Innanzitutto si somministra ossigeno in tutti i pazienti con una saturazione inferiore al 90%. L’ossigeno può essere somministrato mediante maschere facciali, naselli o con intubazione endotracheale.
Nei casi più gravi è necessaria una “ventilazione non invasiva con supporto pressorio”. Il paziente respira attraverso una maschera facciale con flusso di aria a pressione positiva in modo tale da mantenere costante la pervietà degli alveoli. Esistono due tipi di ventilazione:
- CPAP (aria a pressione positiva continua);
- BiPAP (aria a pressione positiva bifasica).
Dal punto di vista farmacologico si possono somministrare:
- Diuretici (soprattutto diuretici dell’ansa come la furosemide): hanno la funzione di aumentare l’eliminazione di liquido a livello renale, “alleggerendo” così il polmone;
- Nitroglicerina e altri nitrati: efficaci nel ridurre il precarico. Hanno un effetto venodilatatore;
- Morfina solfato: importante nel gestire l’agitazione e l’ansia per la dispnea grazie al suo effetto sedativo. Inoltre, ha un effetto vasodilatante a livello del distretto venoso;
- Gli ACE-inibitori sono utilizzati per i soggetti con scompenso cardiaco cronico.
Cos’è il versamento pleurico?
Quando si parla di “liquido nei polmoni”, ci si può riferire in medicina anche al versamento pleurico, che consiste nella raccolta di liquido all’interno della cavità pleurica superiore a quello fisiologicamente presente. Le cause di versamento pleurico possono essere moltissime, le principali sono:
- scompenso cardiaco;
- insufficienza renale;
- cirrosi epatica;
- polmoniti, pleuriti, embolia polmonare;
- tumori della mammella, del polmone, ecc.

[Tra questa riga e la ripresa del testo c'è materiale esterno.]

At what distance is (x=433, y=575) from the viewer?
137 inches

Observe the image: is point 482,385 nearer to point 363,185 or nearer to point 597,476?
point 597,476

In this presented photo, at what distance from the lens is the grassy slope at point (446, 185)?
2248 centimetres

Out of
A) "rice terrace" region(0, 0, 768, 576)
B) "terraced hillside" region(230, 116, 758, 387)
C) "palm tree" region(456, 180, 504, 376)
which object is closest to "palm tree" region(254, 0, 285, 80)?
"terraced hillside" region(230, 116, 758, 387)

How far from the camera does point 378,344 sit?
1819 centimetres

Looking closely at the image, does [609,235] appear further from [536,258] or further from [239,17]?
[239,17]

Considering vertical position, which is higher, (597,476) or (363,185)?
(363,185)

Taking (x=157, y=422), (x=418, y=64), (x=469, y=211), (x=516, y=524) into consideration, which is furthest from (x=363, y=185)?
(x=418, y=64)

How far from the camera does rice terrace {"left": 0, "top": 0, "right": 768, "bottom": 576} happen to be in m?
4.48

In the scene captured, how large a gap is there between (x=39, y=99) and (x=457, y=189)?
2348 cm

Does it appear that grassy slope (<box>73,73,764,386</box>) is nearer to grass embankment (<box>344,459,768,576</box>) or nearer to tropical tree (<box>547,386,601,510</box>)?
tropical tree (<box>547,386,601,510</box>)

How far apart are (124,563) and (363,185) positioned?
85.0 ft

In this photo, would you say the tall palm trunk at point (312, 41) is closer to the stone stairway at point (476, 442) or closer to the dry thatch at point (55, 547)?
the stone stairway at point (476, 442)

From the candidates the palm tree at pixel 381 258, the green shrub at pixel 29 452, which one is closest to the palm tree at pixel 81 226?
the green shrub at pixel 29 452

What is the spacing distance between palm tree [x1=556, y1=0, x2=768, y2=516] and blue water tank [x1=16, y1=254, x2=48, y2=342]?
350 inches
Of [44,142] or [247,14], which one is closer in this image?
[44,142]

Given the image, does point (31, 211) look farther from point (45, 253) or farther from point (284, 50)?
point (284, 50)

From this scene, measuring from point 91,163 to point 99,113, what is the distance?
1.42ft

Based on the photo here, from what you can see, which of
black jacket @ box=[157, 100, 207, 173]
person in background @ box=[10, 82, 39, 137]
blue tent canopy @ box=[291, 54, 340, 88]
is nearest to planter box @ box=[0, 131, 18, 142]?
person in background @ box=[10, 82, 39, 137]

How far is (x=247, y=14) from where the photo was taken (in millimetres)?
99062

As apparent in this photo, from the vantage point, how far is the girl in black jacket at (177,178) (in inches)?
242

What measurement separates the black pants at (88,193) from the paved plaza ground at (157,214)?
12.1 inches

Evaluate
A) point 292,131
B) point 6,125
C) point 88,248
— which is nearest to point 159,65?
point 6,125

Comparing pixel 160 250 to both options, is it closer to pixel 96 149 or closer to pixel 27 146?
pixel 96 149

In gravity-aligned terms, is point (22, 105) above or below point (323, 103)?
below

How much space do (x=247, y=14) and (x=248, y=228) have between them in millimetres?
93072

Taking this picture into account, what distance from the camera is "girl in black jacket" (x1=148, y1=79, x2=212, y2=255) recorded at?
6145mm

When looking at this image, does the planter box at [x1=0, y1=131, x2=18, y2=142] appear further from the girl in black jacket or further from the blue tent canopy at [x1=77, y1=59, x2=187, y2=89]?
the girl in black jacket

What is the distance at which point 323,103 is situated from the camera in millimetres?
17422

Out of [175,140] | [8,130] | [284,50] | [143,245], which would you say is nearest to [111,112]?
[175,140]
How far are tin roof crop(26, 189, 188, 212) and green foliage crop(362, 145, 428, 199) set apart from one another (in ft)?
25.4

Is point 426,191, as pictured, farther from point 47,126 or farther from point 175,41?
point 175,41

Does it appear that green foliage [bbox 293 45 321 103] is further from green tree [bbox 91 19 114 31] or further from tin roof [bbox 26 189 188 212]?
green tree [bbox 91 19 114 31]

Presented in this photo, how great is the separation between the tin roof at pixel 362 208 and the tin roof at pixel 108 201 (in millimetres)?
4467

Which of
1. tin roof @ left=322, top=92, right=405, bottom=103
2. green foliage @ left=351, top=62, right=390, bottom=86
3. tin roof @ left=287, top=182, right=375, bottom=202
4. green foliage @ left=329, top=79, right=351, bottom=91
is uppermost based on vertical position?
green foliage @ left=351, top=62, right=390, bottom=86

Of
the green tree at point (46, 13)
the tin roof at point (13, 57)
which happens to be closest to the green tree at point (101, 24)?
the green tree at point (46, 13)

Anche in caso di versamento pleurico avremo sintomi come la dispnea, la tosse secca, e a volte il dolore toracico. Possono associarsi altri sintomi secondari alla patologia primaria sottostante.
Il percorso diagnostico è simile a quello che abbiamo già visto per l’edema polmonare, in più questa volta è importante eseguire una toracentesi con analisi del liquido prelevato.
Il trattamento per il versamento pleurico è mirato a ristabilire la corretta funzione respiratoria e si basa su ossigeno-terapia, farmaci diuretici e cortisonici. Andrà programmato infine un piano terapeutico necessario alla risoluzione della causa sottostante.
Fonti principali:
- Harrison – Principi Di Medicina Interna Vol. 1-2 (17’Ed. McGraw Hill 2009).
- Malattie dell’apparato respiratorio II edizione. E. Gramiccioni, M. Loizzi, M.P. Foschino Barbaro, O. Resta, F. Sollitto. (Edizioni Minerva Medica Torino 2008).